▶ **WORK TO DO**:
Report every line in the entries below that contains the word "pixel", and copy each of those lines in full.

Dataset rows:
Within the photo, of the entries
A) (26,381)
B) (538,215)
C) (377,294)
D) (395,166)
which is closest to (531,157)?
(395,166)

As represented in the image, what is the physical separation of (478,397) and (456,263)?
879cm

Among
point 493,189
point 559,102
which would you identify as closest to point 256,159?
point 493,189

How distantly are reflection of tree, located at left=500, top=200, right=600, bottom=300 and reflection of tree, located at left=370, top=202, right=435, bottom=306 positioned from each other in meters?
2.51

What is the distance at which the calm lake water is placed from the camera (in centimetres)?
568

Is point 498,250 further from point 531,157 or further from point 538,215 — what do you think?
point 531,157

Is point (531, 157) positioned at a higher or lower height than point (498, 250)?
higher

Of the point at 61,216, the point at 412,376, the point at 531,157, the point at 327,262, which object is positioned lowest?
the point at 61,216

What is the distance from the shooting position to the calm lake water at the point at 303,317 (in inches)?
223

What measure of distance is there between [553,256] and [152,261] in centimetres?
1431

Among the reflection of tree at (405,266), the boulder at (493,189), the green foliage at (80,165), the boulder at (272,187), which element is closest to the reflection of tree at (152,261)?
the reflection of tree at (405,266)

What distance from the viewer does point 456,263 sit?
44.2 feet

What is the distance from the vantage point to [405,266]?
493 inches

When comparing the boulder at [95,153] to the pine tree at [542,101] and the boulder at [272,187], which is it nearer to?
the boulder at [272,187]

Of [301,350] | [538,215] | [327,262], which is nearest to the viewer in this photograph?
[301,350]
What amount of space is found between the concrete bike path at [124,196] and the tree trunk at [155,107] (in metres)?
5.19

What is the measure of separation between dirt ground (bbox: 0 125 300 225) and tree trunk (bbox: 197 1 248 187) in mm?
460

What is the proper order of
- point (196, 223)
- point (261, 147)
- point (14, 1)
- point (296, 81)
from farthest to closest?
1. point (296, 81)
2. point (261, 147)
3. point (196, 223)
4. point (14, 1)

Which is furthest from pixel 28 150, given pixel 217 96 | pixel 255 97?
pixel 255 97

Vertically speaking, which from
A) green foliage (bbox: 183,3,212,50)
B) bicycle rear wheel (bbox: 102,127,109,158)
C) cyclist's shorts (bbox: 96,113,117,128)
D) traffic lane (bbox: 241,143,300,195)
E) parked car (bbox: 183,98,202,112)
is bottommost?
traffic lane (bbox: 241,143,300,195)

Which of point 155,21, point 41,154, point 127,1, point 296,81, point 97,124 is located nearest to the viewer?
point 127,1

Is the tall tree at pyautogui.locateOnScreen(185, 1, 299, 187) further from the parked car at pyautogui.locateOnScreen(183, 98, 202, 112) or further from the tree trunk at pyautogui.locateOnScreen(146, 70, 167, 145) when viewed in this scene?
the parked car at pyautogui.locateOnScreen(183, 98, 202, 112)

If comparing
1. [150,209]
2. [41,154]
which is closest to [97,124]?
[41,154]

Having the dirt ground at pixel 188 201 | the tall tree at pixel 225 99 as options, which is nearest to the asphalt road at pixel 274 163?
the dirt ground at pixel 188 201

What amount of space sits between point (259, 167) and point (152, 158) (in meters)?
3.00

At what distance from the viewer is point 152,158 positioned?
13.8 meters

▶ **EXERCISE RESPONSE**:
Which is furthest from pixel 28 150, given pixel 217 96 | pixel 255 97?
pixel 255 97
Having the dirt ground at pixel 188 201 | the tall tree at pixel 225 99 as options, which is nearest to the asphalt road at pixel 274 163?
the dirt ground at pixel 188 201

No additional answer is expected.